A los números que llevaba en la sangre, él añadió el cultivo progresivo de las ciencias duras. De la primaria en la Escuela Belgrano (hoy Escuela de la Patria) saltó al Instituto Técnico, donde estaba esperándolo el profesor que lo incitaría a participar en las olimpiadas de Física. En esa época, Morhell leyó en LA GACETA una entrevista a un investigador del CAB y se sintió identificado con su historia. Cursó tres años de Ingeniería Electrónica, rindió las temibles pruebas del Balseiro y, pese a que no se tenía mucha fe, entró. Terminó la licenciatura y el máster, y, como un relojito suizo, este año empezó el doctorado, siempre en Bariloche.
La última etapa de su formación gira alrededor del microviscosímetro que creó y patentó, y con el que ganó -junto a su equipo de investigación- el primer premio (30.000 dólares o $ 120.000) de la edición 2010 del IB50K, concurso de planes de negocios con base tecnológica. En los años venideros, Morhell se propone desarrollar la plataforma para la fabricación en serie de este dispositivo de uso descartable que, de acuerdo con sus previsiones, puede costar alrededor de $10 por unidad.

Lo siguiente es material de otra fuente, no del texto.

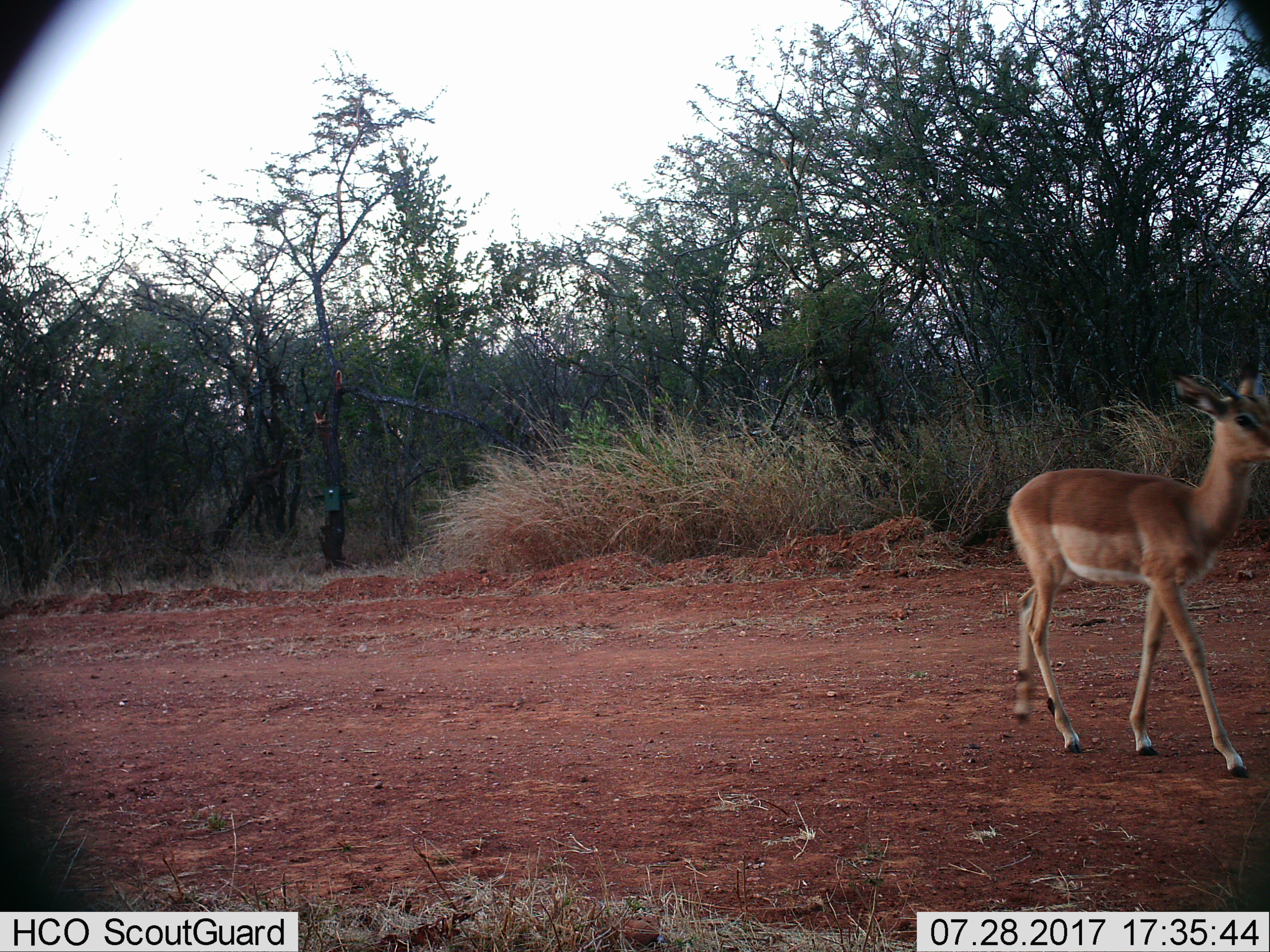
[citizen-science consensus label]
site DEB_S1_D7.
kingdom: Animalia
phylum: Chordata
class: Mammalia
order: Artiodactyla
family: Bovidae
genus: Aepyceros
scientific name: Aepyceros melampus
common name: impala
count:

Antes de ponerse a trabajar en su invento, Morhell investigó si en el mundo existía algún viscosímetro para el uso médico rutinario. Encontró aparatos similares en la industria farmacéutica que usaban una muestra de cinco gotas, eran complejos de operar y tenían un altísimo costo. ¿Por qué no había un viscosímetro para sangre? El mismo físico que respondió con un "sí" a la pregunta "¿se puede fabricar?" descubrió que el aparato no existía porque la hiperviscosidad es una enfermedad asociada a la desnutrición y a embarazos no controlados. La pobreza que desanima y desalienta a los mercados motivó a Morhell, que ahora fantasea con viscosímetros al alcance de los hospitales tucumanos.